I have looked into the cases bearing on this subject, and I find in the more recent cases, and especially in the case of M'Kinlay, observations by the Judges to the effect that accounts of this description do not fall under the triennial prescription. That doctrine is laid down by Lord Justice-General Boyle in M'Kinlay's case, and the same doctrine is contained in the earlier case of Boyes' Trustees. I am not therefore prepared to hold that this claim is struck at by the triennial prescription.
On the proof I think that the nature of the account is more clearly brought out. It has been proved that in a number of cases where horses were sold by the pursuer to the defender, the pursuer, though not acting exactly as a commission agent, was yet paid at a fixed rate for the transaction. That is different from an ordinary sale. I think that the arrangement has been proved, by which the defender was to take the horses brought from Ireland by the pursuer at an increased cost of £2 per head. I think that these transactions were of the nature of commission transactions, and therefore on the proof I am of opinion that the claim is not struck at by the triennial prescription. I also agree that there should be a remit to an accountant for a report in regard to the account.
Further, an investigation shows that there were a number of articles besides horses included in the account, and among others that there was the hire, as well as a sale, of harness. If the case stood in this way, that the accounts were separate accounts, and that the parties understood the accounts were to be separate, then the triennial prescription probably would apply. But in the present case the application of that plea is excluded not only by the nature of the transactions, but also from the fact that it is plain that both parties treated these entries not as goods sold and delivered, but that both held the one set of entries should be set off against the other, and a balance struck and paid. If one looks at the deposition of the defender, he there says that he paid the balance upon the account whenever it was due, but I think it is clear upon his evidence that the transactions between him and the pursuer were properly stated in the form of an account-current. The defender depones that at one time he kept a book in which his transactions with the pursuer were entered, but that the book had been lost, and then he says—“I marked down in the book anything I bought from pursuer, and also anything he bought from me, and the balance was always brought down either for or against me. I met the pursuer from time to time, and the account was generally made up then. Probably a balance was not struck every time I met the pursuer, but very often it was.

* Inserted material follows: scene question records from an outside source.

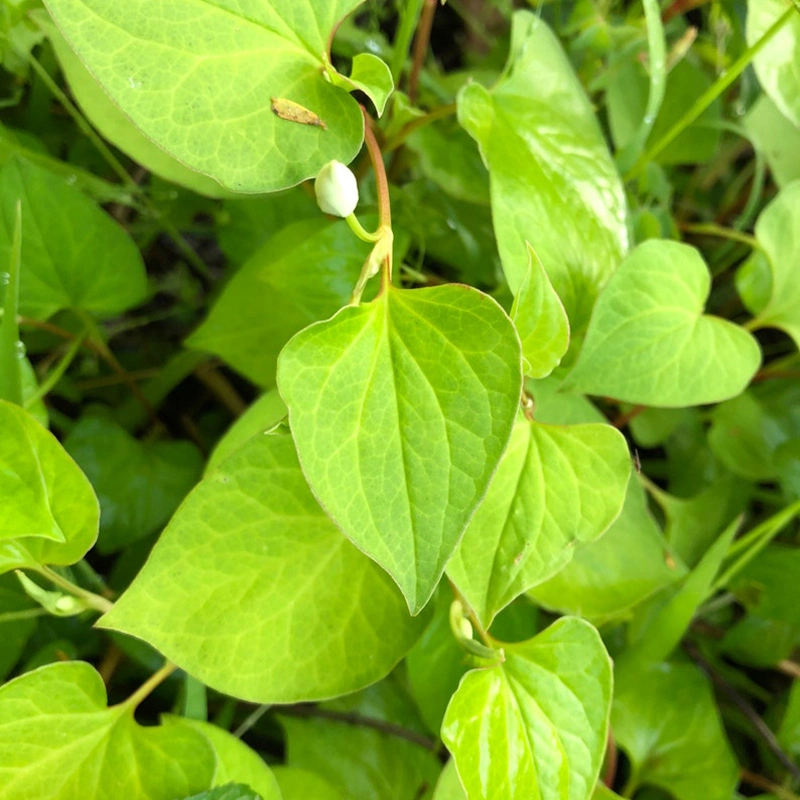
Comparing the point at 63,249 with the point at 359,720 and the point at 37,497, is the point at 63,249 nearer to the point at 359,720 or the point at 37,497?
the point at 37,497

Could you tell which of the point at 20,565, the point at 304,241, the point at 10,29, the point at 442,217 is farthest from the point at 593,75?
the point at 20,565

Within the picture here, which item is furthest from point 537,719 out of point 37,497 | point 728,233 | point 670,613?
point 728,233

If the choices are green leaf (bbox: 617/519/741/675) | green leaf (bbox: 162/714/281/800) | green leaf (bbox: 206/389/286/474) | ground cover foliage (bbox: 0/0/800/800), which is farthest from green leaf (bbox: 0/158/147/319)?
green leaf (bbox: 617/519/741/675)

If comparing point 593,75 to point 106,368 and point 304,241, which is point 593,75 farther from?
point 106,368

On some of these occasions I was in his office, and he checked the balances on a scrap of paper. He made up a memorandum, showing how the account stood. When that was done he said he would square the account, but I do not know whether he did so or not. On every occasion when a balance was against me I paid it up.” That evidence substantially comes to this, that the parties kept an account-current for a series of mixed transactions, and upon the authorities it is clear that the triennial prescription does not apply to a case of that kind.
I further agree with your Lordships that there should be a remit in order to ascertain how far the entries in the books support the entries in the account.
The Court pronounced this interlocutor:—
“Recal the interlocutor: Repel the first plea-in-law for the defender, and remit to Mr J. A. Molleson, C.A., to examine the pursuer's books and report whether they are regularly kept, and whether and how far they support the amount sued for.”
Counsel for Pursuer— Mackintosh— Gillespie. Agent— J. Stewart Gellatly, S.S.C.
Counsel for Defender— Asher, Q.C.— Guthrie. Agent— John Gill, S.S.C.